Question

Sunil is standing between two walls. The wall closest to him is at a distance of $660m$. If he shouts, he hears the first echo after $4s$ and after another $2$ seconds.
(A) What is the velocity of sound in air?
(B) What is the distance between the two walls?

Answer 1

The strategy of equivalent dividers relates particularly to the four-level headings.

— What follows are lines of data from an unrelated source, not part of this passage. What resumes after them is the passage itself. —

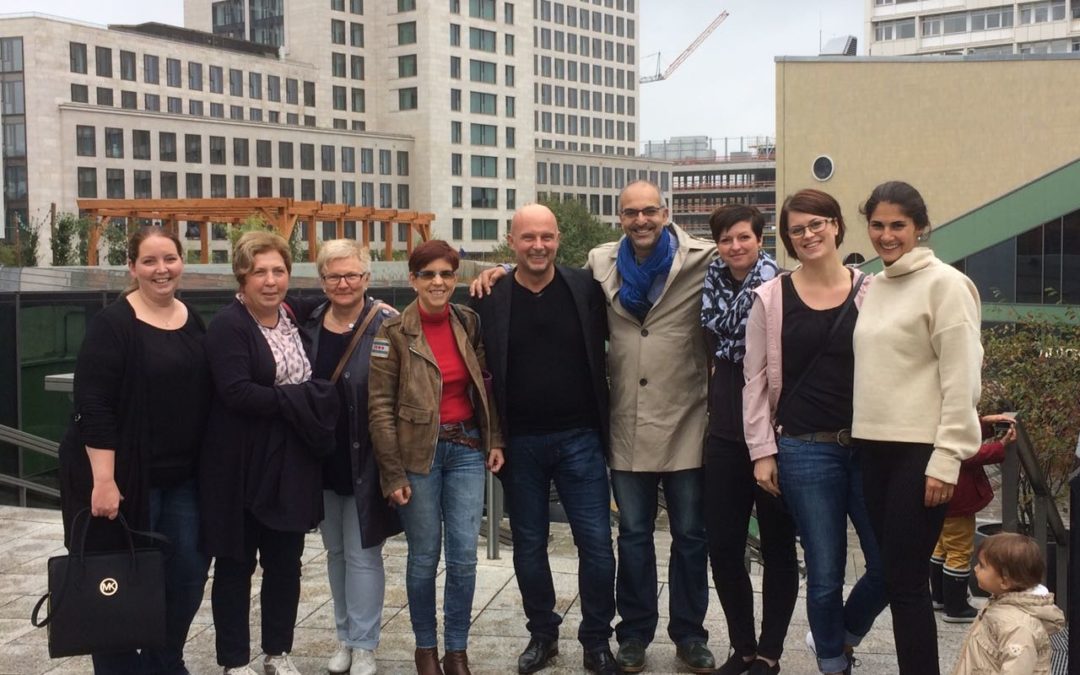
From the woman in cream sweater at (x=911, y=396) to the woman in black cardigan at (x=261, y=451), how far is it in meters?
2.11

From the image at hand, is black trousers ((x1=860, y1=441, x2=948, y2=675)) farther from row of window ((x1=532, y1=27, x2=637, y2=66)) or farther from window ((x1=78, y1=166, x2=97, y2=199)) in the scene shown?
row of window ((x1=532, y1=27, x2=637, y2=66))

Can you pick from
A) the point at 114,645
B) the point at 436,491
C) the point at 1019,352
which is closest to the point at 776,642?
the point at 436,491

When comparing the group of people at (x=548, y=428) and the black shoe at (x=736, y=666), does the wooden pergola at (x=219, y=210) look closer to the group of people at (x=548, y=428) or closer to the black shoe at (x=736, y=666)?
the group of people at (x=548, y=428)

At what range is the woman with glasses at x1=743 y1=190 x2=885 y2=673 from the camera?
4262 mm

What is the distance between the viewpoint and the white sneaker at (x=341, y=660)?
5051 mm

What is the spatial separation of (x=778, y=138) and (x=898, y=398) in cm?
4413

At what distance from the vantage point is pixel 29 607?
20.2ft

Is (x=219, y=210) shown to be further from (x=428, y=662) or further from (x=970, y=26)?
(x=970, y=26)

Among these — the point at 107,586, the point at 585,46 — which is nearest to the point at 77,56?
the point at 585,46

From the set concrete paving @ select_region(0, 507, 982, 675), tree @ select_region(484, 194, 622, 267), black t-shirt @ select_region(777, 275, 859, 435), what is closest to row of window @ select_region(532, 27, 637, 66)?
tree @ select_region(484, 194, 622, 267)

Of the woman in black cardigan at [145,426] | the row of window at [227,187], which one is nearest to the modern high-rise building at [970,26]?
the row of window at [227,187]

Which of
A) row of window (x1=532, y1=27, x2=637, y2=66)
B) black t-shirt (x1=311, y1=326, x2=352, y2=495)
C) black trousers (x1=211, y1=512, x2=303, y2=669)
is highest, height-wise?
row of window (x1=532, y1=27, x2=637, y2=66)

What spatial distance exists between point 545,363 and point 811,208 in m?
1.27

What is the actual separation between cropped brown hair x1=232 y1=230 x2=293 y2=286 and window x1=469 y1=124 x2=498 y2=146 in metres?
96.9
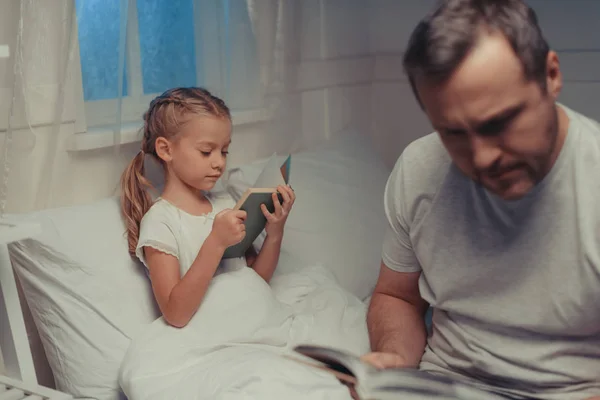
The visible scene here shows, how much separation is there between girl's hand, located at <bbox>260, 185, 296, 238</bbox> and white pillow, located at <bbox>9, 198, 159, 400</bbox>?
287 millimetres

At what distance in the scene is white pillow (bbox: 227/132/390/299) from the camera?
155 centimetres

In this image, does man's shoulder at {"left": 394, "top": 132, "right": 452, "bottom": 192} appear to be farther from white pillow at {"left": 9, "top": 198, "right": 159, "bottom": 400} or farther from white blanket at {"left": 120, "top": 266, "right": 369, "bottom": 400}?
white pillow at {"left": 9, "top": 198, "right": 159, "bottom": 400}

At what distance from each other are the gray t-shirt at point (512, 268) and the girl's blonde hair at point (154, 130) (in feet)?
1.33

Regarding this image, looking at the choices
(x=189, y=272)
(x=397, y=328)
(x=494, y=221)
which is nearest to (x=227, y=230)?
(x=189, y=272)

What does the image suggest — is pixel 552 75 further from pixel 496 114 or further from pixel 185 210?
pixel 185 210

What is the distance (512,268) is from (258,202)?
0.47 m

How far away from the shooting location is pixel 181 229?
1.22 m

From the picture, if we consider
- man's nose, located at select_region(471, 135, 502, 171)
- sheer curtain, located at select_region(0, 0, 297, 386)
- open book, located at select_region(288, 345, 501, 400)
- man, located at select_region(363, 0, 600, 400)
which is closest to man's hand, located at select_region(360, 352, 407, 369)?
man, located at select_region(363, 0, 600, 400)

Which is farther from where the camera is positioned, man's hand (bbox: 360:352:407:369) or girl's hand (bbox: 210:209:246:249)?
girl's hand (bbox: 210:209:246:249)

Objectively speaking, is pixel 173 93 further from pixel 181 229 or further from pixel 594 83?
pixel 594 83

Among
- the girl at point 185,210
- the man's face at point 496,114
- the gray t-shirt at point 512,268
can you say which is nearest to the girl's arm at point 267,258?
the girl at point 185,210

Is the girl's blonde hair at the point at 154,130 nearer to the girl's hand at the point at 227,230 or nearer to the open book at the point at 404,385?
the girl's hand at the point at 227,230

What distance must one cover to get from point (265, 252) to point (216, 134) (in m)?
0.26

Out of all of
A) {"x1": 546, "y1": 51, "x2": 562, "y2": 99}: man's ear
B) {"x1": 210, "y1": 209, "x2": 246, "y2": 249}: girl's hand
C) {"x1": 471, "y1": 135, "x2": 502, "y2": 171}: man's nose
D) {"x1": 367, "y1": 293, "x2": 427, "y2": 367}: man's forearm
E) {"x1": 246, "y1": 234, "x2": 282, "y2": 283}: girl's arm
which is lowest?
{"x1": 367, "y1": 293, "x2": 427, "y2": 367}: man's forearm
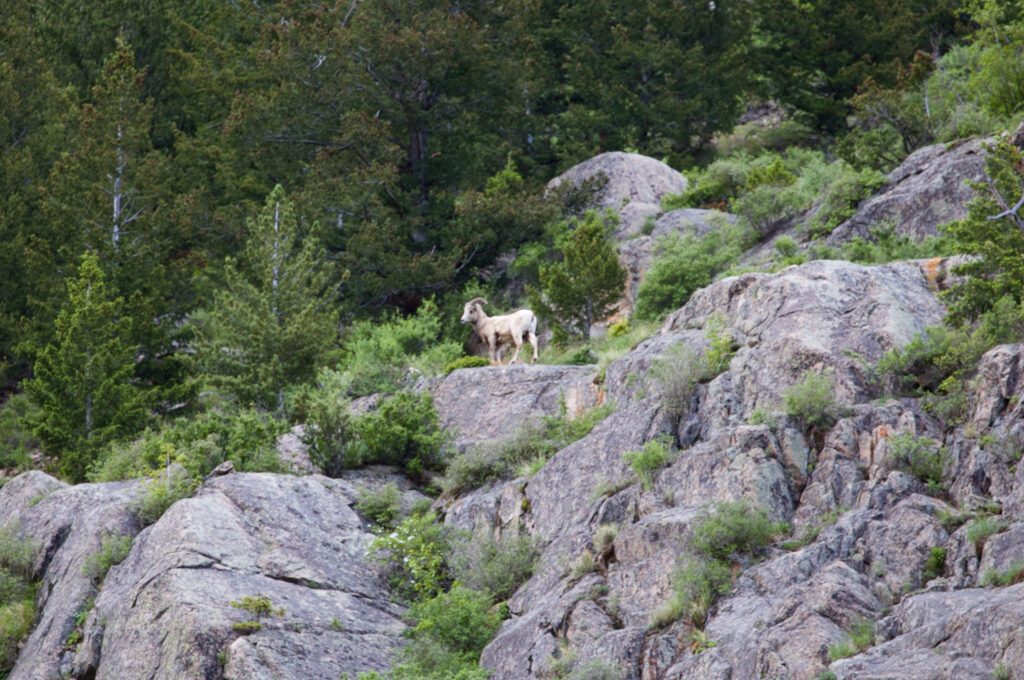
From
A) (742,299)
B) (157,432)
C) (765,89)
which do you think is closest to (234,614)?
(742,299)

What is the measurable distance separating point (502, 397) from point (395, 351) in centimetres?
566

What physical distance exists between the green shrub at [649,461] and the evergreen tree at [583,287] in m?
10.5

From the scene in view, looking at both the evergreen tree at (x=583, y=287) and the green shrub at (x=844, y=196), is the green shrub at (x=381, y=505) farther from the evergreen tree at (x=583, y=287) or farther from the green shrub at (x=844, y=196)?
the green shrub at (x=844, y=196)

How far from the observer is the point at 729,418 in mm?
20453

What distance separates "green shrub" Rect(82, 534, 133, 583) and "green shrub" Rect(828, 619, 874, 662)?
39.8 feet

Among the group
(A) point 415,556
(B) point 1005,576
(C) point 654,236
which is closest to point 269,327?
(A) point 415,556

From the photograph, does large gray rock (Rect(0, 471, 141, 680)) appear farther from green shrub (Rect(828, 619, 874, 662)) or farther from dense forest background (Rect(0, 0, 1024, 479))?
green shrub (Rect(828, 619, 874, 662))

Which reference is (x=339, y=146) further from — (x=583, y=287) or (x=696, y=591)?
(x=696, y=591)

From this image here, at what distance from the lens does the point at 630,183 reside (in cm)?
3834

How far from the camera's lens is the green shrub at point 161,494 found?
23391mm

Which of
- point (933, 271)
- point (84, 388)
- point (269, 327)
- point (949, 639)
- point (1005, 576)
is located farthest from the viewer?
point (84, 388)

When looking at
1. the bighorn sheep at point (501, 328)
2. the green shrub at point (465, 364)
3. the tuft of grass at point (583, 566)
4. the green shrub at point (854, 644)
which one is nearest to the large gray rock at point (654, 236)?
the bighorn sheep at point (501, 328)

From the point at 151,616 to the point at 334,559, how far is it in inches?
122

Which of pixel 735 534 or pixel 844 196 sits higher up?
pixel 844 196
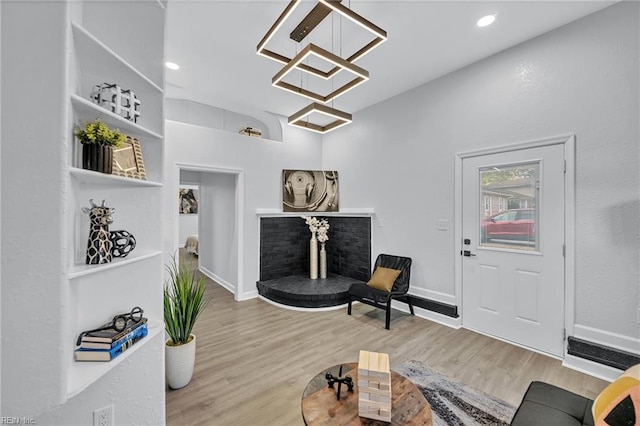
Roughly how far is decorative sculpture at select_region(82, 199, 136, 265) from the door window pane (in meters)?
3.51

Its ability lies in its control over these headings, in unmistakable ways which can be used to make a doubt that everything is great and acceptable, course, and center interest.

The low-Reynolds-number development of a singular roundabout particle between equivalent dividers is settled from the particular impression of the speed field delivered by multiples of the force thickness on the atom's surface.
An incredible flexibility tensor is fabricated and couples these force multiples to depictions of the speed field in the fluid enveloping the particle.
Every segment of the incredible adaptability tensor is a restricted, mentioned measure of in reverse forces of the partition between the dividers.
These new explanations are used in a lot of Stoke Sian components multiplications to process the translational and rotational rates of a particle settling between equivalent dividers and the Brownian coast power on an atom diffusing between the dividers.

Formula used:
${\text{Velocity = }}\dfrac{{{\text{Distance}}}}{{{\text{Time}}}}$
${{Distance = Velocity \times Time}}$

Complete step by step solution:
Let us consider the given in the question,
Distance $= 660m$
First sound $= 4s$
Second sound $= 2s$
Now we have to calculate the velocity of sound in air:
${\text{Velocity = }}\dfrac{{{\text{Distance}}}}{{{\text{Time}}}}$
Velocity $= \dfrac{{660}}{2}m/s$
Velocity $= 330m/s$
Therefore, the velocity of sound in air is $330m/s$
Now we have to the distance between the two walls:
For the first wall,
Distance For the first wall,
Hence, we have already known that,
Velocity $= 330m/s$
Time $= 4{\text{s}}$
${{Distance = Velocity \times Time}}$
Distance $= 330 \times 4$
Distance $= 1320m \to \left( 1 \right)$
For the second wall,
Time $= 2{\text{s}}$
Velocity $= 330m/s$
Distance $= 330 \times 2$
Distance $= 330 \times 1$
${\text{Distance }} = 330{\text{ m}} \to \left( 2 \right)$
Adding equation $\left( 1 \right)$ and $\left( 2 \right)$,
Distance between ${1^{st}}$ wall $+$ distance between ${2^{nd}}$ wall = distance between two walls
Distance between two walls $= 1320 + 330$
Distance between two walls $= 1650m$

$\therefore$ The distance between $2$ the walls is $= 1650m$.

Note: The Einstein revision to the Newtonian consistency of a weakened suspension that represents the adjustment in stress conveyance because of the presence of the channel dividers is resolved. It is proposed how the technique and results can be reached out to calculations including numerous particles and intermittent reenactments of suspensions in kept calculations.

Separation is characterized as the measure of room between two things or the condition of being far separated. A case of separation is five feet between two tables. A case of separation is the contrast between different sides of an issue. Separation is a scalar amount that alludes to "how much ground an article has covered" during its movement. Dislodging is a vector amount that alludes to "how out of sight place an article is"; it is the item's general change in position.